■ **Records shown**

*****

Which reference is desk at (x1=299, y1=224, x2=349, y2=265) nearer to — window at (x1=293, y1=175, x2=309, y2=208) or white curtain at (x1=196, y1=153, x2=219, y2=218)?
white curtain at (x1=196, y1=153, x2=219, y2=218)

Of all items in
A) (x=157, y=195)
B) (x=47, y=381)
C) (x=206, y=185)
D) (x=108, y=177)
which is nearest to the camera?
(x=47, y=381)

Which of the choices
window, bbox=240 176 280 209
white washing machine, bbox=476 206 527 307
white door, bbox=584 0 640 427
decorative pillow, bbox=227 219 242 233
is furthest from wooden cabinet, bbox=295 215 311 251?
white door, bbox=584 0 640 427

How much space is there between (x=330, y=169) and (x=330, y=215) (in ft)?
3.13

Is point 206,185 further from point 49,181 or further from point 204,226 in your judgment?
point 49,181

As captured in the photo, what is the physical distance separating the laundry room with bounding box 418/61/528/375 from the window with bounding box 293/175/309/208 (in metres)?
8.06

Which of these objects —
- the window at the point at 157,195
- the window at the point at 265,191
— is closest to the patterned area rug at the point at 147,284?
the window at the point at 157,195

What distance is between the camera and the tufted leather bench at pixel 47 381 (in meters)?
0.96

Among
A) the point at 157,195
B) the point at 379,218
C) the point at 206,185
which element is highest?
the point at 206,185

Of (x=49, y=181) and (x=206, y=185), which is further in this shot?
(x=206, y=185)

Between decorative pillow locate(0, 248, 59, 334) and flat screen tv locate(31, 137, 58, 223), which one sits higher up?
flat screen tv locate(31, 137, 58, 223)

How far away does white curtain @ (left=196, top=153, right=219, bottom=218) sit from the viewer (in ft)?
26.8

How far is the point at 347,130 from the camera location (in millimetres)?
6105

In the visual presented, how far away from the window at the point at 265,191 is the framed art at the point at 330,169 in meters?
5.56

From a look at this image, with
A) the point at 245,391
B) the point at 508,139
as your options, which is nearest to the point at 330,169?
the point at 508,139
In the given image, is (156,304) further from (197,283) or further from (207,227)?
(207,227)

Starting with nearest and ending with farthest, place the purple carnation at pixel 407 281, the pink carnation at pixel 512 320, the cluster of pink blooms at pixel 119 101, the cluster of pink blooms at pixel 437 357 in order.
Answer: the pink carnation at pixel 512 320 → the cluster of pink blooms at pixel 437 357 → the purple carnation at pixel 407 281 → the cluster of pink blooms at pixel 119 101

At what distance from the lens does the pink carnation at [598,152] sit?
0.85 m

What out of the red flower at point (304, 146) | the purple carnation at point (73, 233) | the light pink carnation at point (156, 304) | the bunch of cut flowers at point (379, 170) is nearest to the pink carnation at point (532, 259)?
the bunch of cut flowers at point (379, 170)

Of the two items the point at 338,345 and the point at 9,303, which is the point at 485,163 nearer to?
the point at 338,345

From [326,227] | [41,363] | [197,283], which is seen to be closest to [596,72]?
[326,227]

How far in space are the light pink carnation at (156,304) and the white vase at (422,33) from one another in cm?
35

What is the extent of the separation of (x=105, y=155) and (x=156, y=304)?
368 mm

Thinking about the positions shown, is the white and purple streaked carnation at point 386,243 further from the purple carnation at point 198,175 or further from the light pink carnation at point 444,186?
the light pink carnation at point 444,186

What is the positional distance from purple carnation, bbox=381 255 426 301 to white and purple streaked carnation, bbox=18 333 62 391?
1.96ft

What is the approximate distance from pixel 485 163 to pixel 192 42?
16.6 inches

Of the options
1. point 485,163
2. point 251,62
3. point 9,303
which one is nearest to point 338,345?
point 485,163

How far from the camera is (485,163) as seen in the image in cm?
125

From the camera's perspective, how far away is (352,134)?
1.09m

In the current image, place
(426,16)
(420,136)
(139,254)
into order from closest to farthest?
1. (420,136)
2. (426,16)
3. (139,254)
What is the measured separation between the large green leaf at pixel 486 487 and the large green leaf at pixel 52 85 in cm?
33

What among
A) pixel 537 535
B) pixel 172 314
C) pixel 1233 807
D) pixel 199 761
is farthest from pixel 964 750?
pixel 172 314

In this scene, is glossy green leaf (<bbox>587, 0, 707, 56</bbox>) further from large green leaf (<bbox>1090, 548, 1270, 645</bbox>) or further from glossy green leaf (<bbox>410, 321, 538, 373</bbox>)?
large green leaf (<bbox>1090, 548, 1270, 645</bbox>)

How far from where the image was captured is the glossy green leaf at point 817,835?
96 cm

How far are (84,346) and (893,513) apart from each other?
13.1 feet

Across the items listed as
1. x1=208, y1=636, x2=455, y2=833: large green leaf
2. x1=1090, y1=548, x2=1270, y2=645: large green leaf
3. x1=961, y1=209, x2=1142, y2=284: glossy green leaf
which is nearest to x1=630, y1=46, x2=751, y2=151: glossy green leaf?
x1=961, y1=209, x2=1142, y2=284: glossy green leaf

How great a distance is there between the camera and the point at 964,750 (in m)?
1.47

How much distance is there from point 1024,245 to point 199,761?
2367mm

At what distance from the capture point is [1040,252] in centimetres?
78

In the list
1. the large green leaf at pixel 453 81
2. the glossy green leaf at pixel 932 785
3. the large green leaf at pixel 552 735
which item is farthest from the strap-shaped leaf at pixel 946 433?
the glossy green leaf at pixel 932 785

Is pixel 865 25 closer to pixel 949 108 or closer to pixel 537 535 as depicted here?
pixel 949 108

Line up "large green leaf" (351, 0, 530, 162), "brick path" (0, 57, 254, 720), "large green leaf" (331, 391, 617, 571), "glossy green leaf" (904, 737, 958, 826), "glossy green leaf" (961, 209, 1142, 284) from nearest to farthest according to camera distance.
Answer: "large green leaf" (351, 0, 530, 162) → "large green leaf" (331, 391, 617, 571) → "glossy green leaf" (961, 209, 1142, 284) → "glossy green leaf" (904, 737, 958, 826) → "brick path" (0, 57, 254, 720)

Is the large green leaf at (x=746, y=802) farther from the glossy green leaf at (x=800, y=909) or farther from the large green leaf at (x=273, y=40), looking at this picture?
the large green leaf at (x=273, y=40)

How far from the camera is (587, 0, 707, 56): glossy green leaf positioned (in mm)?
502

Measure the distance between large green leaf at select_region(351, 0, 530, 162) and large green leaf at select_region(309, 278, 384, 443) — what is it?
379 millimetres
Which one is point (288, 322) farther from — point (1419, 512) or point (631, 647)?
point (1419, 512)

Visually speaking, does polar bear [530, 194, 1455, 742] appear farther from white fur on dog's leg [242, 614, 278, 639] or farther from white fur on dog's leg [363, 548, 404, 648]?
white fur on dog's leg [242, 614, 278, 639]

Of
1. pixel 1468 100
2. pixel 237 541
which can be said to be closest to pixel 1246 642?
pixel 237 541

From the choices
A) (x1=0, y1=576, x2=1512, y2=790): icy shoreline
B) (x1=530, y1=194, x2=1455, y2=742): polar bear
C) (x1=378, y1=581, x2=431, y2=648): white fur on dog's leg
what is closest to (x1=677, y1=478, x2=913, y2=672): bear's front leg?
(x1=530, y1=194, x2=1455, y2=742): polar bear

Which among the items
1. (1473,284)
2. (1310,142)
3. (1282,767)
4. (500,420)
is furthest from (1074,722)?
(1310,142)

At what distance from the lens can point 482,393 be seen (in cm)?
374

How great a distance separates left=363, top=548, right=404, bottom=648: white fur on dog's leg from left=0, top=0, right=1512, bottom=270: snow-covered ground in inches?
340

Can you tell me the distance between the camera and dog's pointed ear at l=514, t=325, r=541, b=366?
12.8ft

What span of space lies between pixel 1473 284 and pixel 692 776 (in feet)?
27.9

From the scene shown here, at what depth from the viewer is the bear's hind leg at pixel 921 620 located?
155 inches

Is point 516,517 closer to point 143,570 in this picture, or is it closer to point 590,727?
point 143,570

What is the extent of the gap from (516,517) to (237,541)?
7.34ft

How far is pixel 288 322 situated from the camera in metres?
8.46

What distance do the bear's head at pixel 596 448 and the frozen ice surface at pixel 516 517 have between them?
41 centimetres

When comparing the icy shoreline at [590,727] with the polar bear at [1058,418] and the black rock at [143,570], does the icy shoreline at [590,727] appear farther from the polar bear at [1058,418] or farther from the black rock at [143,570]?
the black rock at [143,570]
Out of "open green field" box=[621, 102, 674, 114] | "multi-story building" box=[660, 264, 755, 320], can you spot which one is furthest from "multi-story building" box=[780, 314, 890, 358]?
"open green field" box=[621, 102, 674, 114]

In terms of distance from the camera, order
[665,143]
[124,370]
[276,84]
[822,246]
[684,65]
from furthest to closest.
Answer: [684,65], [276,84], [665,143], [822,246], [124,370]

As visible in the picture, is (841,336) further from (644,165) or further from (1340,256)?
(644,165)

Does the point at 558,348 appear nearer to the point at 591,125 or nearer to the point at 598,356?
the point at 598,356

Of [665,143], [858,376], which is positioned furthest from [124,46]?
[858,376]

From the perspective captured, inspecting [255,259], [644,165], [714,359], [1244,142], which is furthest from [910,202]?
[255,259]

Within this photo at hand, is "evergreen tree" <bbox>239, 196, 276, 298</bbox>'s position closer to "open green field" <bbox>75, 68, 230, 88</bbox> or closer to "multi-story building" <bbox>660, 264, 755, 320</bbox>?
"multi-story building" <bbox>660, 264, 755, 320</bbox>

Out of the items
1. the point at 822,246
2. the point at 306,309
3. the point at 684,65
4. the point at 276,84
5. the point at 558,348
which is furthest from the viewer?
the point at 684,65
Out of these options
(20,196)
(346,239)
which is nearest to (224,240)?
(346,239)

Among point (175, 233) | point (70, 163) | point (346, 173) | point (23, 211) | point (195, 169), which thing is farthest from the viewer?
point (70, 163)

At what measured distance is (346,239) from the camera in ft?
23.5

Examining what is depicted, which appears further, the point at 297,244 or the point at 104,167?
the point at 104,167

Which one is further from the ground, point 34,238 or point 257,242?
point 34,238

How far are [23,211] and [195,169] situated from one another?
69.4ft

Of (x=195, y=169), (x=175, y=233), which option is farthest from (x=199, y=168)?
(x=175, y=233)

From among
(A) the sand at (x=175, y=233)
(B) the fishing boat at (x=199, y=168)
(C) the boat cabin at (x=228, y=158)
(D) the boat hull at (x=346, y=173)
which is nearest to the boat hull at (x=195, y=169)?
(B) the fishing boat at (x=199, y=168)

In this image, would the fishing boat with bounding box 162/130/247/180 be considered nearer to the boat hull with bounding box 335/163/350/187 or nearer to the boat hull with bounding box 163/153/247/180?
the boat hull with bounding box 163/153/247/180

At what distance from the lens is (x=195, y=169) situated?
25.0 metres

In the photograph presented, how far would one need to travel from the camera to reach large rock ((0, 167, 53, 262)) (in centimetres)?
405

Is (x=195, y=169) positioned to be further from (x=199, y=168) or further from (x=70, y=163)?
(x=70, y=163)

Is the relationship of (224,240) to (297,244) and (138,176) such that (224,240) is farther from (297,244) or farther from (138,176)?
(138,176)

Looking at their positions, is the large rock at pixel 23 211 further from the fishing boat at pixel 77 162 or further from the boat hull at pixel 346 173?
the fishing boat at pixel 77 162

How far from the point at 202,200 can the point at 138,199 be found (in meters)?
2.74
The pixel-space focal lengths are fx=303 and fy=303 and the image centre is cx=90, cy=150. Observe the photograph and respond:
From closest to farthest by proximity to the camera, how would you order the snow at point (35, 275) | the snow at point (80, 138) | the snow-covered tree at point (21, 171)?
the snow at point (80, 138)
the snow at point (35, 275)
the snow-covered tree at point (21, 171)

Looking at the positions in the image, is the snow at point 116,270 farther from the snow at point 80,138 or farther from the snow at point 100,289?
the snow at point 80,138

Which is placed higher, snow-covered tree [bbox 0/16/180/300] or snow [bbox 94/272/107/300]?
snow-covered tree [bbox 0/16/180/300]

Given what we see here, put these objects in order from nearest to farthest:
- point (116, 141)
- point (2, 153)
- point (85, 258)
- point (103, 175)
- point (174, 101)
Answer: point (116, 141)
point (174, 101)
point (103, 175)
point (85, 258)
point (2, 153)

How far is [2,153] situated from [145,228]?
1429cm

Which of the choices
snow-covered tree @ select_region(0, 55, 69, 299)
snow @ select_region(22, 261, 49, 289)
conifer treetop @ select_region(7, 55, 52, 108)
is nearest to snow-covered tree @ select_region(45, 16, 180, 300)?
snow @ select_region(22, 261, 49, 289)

*****

■ **Goal**
Return every line of the material verbatim, from the line containing "Looking at the positions" down to the last line of the material, including both.

■ **Output of the exercise**
Looking at the positions in the image, is the snow at point 116,270 farther from the snow at point 80,138 or farther from the snow at point 100,289?
the snow at point 80,138

Which is placed higher, snow-covered tree [bbox 0/16/180/300] or snow [bbox 94/272/107/300]?
snow-covered tree [bbox 0/16/180/300]

Given what we see here, put these objects in order from nearest to farthest:
- point (116, 141)
- point (2, 153)
- point (85, 258)
- point (103, 175)
- point (174, 101)
Answer: point (116, 141)
point (174, 101)
point (103, 175)
point (85, 258)
point (2, 153)

How far is [2,153] situated from [145,228]?
1429cm

Which of the choices
snow-covered tree @ select_region(0, 55, 69, 299)
snow @ select_region(22, 261, 49, 289)
conifer treetop @ select_region(7, 55, 52, 108)
is nearest to snow-covered tree @ select_region(45, 16, 180, 300)?
snow @ select_region(22, 261, 49, 289)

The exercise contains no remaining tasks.